Spy Net Night Vision Infrared Stealth Binoculars
This is really why I'm writing the review.  While checking a local Savers I managed to find one of these for only $4 and thought why the hell not.  Even if it was broken, I've spent more on lunches I didn’t enjoy.  Plug some freshly charged AAs (it requires four of them) and bingo, it lives!  The system is a self contained set of binoculars, with an included neck strap.  I found the strap length to be a bit short, but could still fit it over my head and use said strap.  Or the strap could be cut off and replaced with a different strap.  The system uses one central camera (which has a plastic lens cover attached) and two different LED groups placed where the optical lenses would be on standard binoculars. On the top of the system are several switches and adjusters for the controls.  There are two adjustment knobs, one close to the rear (by the eyepieces) that controls the distance between the eyepieces while the front adjustment knob serves to focus the image.  There are three slide switches as well, one for on/off, one that controls the LED intensity and one that cycles through the four available color schemes (Normal, Green, Blue, Red).

After trying this system, I have to say I prefer it over the UNV.  While there is no option for hands free use, it seems better to have a unit is more comfortable in its primary use then add on a poorly executed secondary manner.  The faux binocular vision is less disorienting and the forced zoom is less interfering.  One point I particularly like is that the system can be used in any light condition regardless of what mode it is in.  The previously mentioned intensity switch (which the manual refers to a Long Range/Stealth modes) controls which set of LEDs are used.  The low intensity set (Stealth mode) can be used in day time, but will also make things visible in the dark.  As expected, the visible range is shortened and details aren’t as fine, but you can still see things fairly well.  This set of LEDs are completely invisible, so there is no danger of compromising your location.  The high intensity (Long Range mode) switches over to the second set of LEDs which will allow you to see to the full 50ft, as well as see things that are closer in better detail.  However, like the UNV these LEDs does give off a visible red glow when viewed directly head on.

Night Vision Test Control
The NVISB isn’t all roses however.  The unit is noticeably bigger and somewhat clunky to use.   If carried as a part of a kit, it will probably require it’s own pouch to carry.  You are not fitting this in a pocket!  It also seems to eat through batteries quicker than the UNV, but this makes sense if you are using the high intensity setting.  The different color settings are also pretty useless, as the colored options seems to create more glare and washes images out.  It’s best to leave it on the Normal setting, though unlike the UNV, this mode is almost straight black and white even during daytime use.
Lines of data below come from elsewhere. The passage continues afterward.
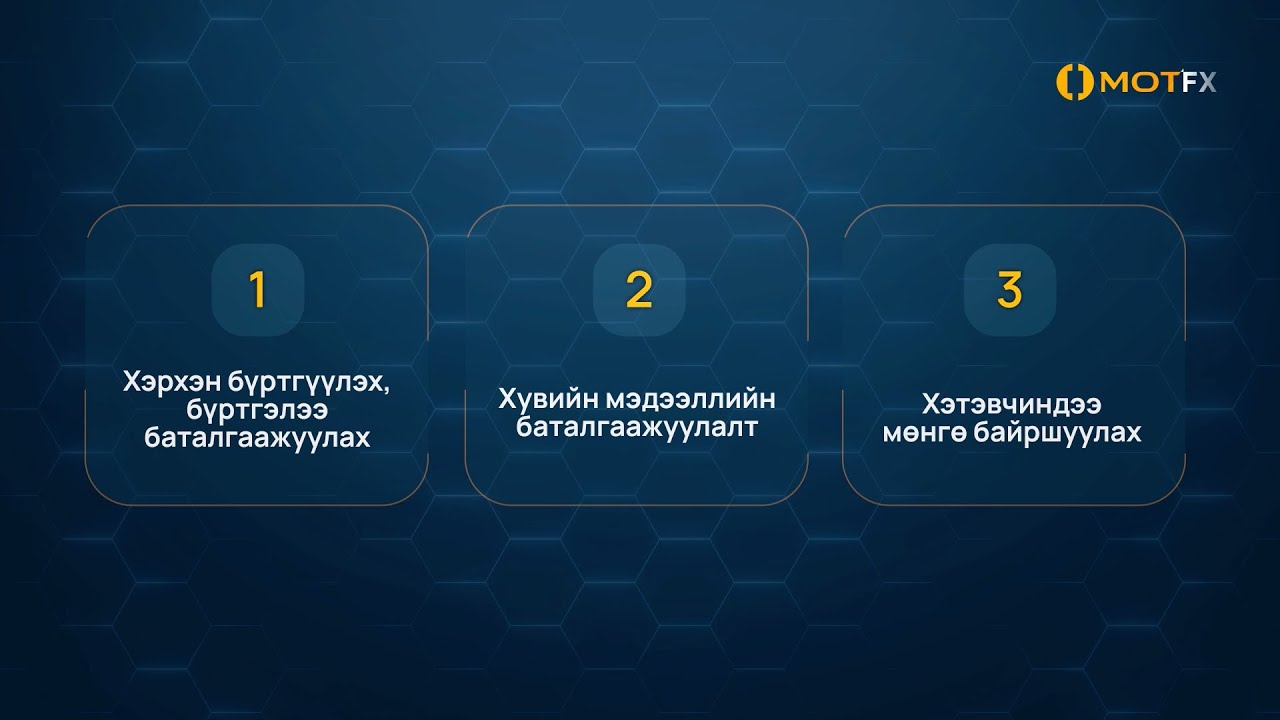 MOTFX

1

Хэрхэн бүртгүүлэх, бүртгэлээ баталгаажуулах

2

Хувийн мэдээллийн баталгаажуулалт

3

Хэтэвчиндээ мөнгө байршуулах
In order to try and show what the images from both systems are like, I set up this test.  First I duct taped this Warlock battle axe to the back of the bathroom door (as seen in the image on the right.)  Why the bathroom?  It’s one of the few rooms in the house that could be made almost completely dark during the day.

Night Vision Test - UNV
So here is the image of the axe while viewed from the UNV (sorry about the poor quality pictures).  You can see how much the image is zoomed in, though for a completely dark room you can still make out fairly decent detail.

To compare, this is an image with the NVISB.  The zoom is less and good detail is still visible.
Night Vision Test - NVISB

All in all I certainly find the NVISB more useful despite it’s size.  If you can find some on sale or thrifting somewhere, I would say don’t hesitate in picking some up.